[Records for the exercise]:
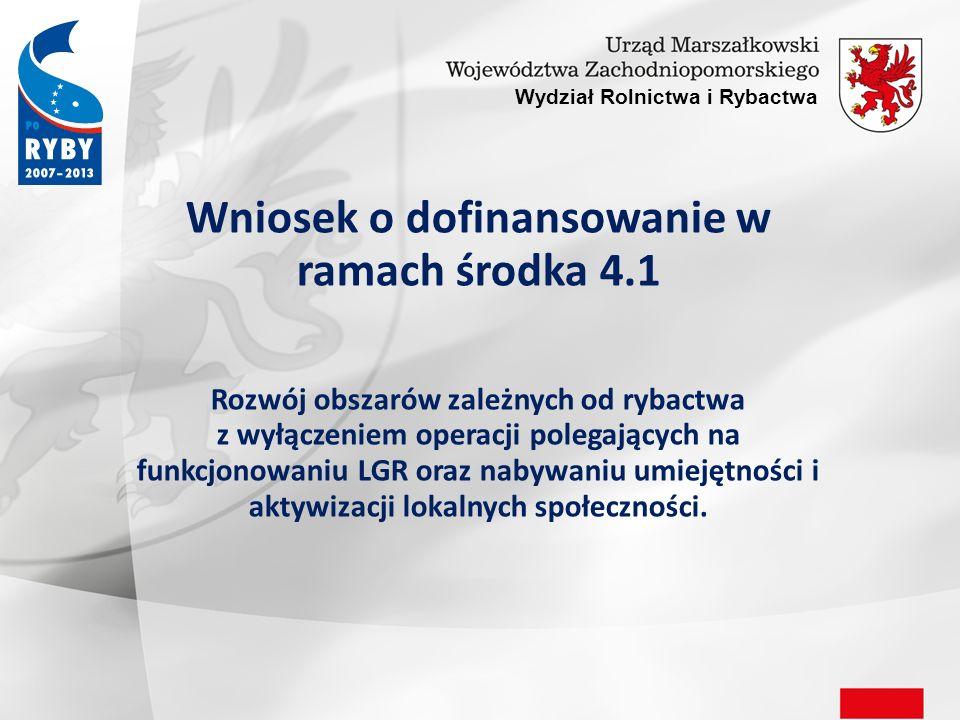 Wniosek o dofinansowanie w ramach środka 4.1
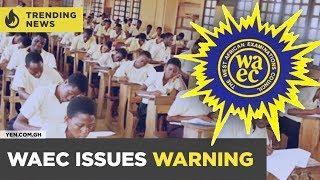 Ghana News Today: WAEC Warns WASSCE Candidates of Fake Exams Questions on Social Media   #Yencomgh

* * *

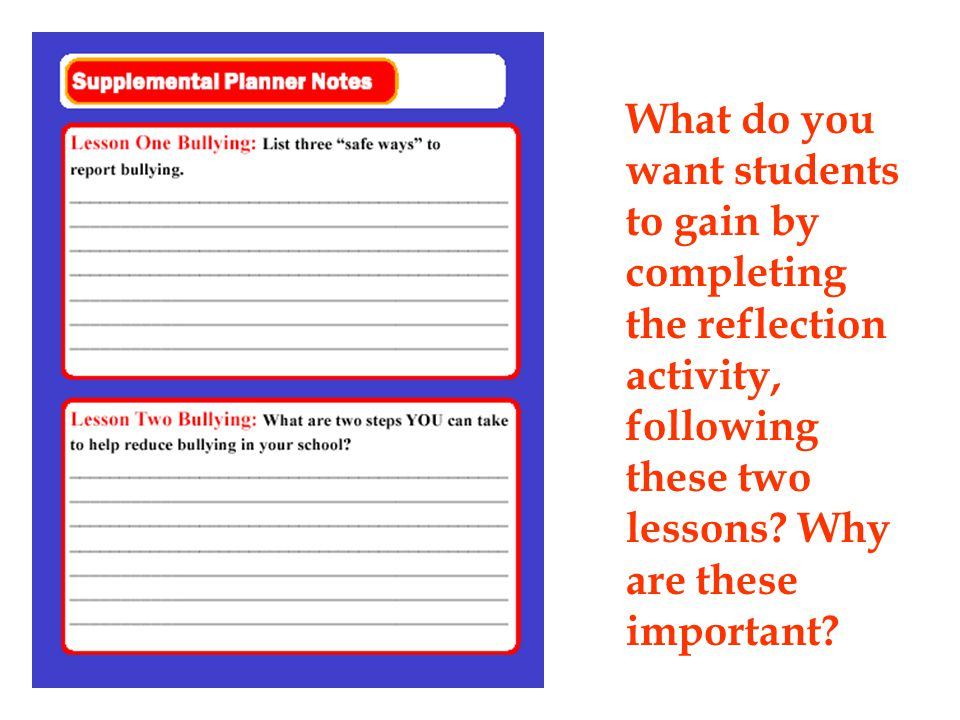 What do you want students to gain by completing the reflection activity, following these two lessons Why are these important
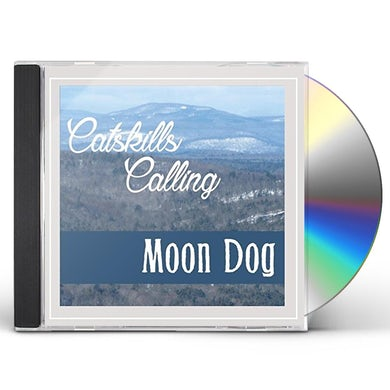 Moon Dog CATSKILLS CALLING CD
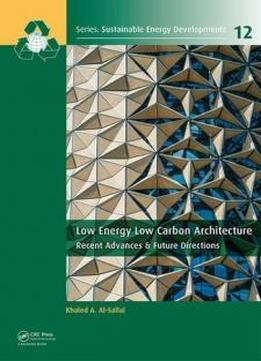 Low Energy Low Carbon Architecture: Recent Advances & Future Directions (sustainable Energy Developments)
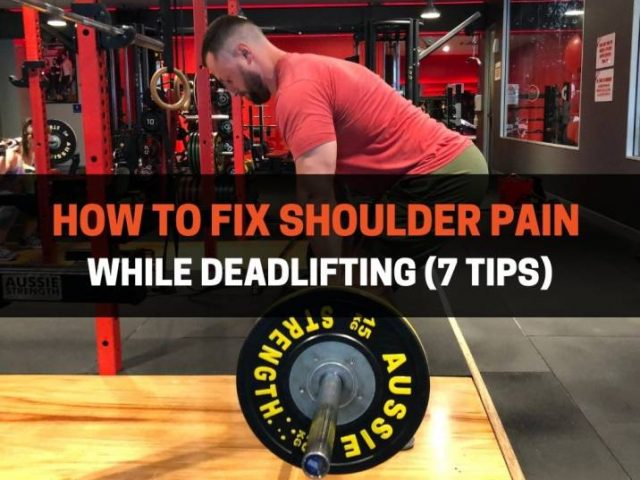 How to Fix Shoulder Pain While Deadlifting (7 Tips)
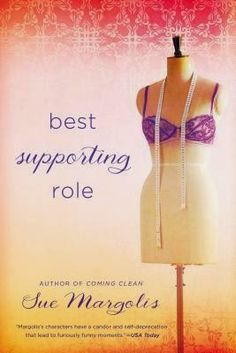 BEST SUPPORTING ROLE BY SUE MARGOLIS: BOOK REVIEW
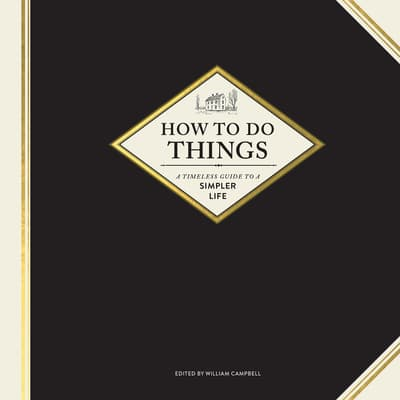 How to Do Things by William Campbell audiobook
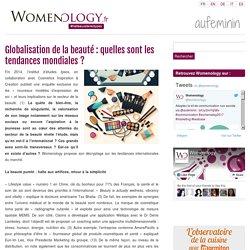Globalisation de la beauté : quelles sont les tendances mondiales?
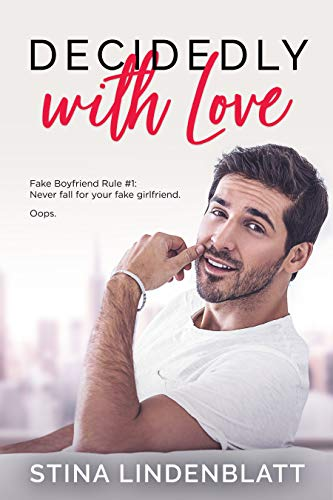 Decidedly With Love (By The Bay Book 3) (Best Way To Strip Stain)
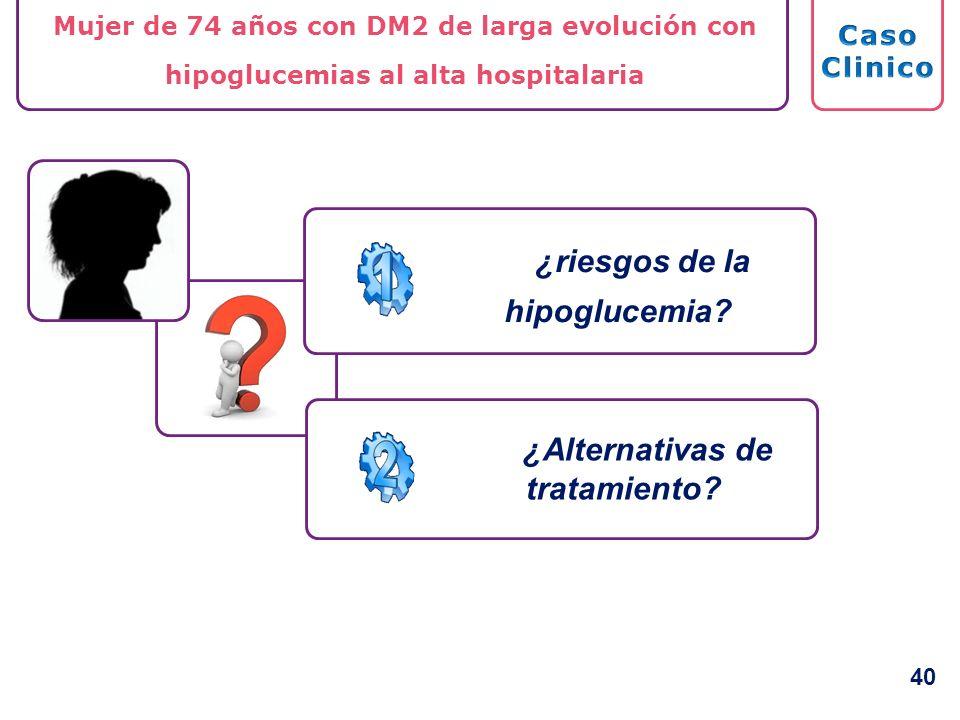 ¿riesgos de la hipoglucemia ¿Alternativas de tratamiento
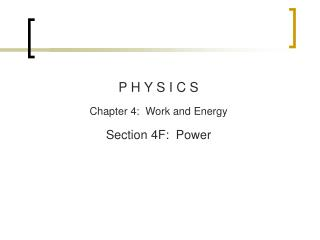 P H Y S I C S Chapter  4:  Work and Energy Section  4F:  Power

[Description of the task]:
For this exercise, return exactly the lines above from the line with "How to Do Things" through the line with "P H Y S I C", both included. Do not copy the pictures.

[Task answer]:
 How to Do Things by William Campbell audiobook
Globalisation de la beauté : quelles sont les tendances mondiales?
 Decidedly With Love (By The Bay Book 3) (Best Way To Strip Stain)
 ¿riesgos de la hipoglucemia ¿Alternativas de tratamiento
 P H Y S I C S Chapter  4:  Work and Energy Section  4F:  Power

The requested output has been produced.